▶ Spatial question rows
• • • •

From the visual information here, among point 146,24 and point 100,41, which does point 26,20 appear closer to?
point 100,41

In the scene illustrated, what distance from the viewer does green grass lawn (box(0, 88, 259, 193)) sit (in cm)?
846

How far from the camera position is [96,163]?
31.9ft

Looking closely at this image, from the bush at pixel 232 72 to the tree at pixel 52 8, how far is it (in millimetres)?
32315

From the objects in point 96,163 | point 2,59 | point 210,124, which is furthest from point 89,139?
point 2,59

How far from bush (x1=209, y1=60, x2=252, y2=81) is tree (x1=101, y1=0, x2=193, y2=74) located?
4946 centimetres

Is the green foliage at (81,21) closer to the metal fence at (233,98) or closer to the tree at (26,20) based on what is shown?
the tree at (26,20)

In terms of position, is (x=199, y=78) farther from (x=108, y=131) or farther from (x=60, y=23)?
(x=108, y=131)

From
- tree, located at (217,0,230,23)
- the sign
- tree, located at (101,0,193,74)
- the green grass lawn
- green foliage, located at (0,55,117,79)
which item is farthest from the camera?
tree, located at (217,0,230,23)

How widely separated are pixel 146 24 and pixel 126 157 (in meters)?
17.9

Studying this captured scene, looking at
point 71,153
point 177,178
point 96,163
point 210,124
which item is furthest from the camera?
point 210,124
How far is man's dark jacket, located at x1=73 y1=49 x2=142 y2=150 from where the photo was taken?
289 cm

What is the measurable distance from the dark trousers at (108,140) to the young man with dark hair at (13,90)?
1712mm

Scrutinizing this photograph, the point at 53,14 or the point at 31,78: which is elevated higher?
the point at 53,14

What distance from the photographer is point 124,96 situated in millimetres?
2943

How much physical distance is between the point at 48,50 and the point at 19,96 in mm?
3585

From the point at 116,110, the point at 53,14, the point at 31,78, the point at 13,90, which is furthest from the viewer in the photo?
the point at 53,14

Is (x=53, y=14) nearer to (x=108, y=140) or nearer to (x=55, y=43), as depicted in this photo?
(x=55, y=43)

• • • •

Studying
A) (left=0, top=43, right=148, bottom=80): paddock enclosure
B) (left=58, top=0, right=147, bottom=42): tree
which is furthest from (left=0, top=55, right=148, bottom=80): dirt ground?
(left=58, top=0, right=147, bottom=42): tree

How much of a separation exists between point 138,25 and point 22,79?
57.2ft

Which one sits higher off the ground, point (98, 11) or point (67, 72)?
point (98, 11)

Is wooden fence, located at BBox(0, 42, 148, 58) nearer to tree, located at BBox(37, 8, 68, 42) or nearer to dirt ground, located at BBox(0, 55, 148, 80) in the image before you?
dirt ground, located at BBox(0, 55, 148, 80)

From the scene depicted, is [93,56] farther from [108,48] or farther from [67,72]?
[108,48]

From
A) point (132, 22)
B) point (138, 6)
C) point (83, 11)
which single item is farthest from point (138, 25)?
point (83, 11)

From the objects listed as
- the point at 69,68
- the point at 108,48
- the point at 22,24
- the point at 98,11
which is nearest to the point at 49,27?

• • • •

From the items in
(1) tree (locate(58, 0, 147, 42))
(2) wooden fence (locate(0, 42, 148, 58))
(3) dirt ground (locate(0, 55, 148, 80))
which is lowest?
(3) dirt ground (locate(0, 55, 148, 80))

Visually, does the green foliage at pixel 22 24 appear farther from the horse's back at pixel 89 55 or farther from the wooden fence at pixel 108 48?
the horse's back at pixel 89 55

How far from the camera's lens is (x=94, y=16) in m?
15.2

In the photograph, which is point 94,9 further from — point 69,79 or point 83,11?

• • • •

▶ Exercise
Return every line of the rows above that contains the string "dirt". Matching is case-sensitive.

▶ Written answer
which is furthest from (left=0, top=55, right=148, bottom=80): dirt ground?
Is wooden fence, located at BBox(0, 42, 148, 58) nearer to tree, located at BBox(37, 8, 68, 42) or nearer to dirt ground, located at BBox(0, 55, 148, 80) in the image before you?
dirt ground, located at BBox(0, 55, 148, 80)
(3) dirt ground (locate(0, 55, 148, 80))
(3) dirt ground (locate(0, 55, 148, 80))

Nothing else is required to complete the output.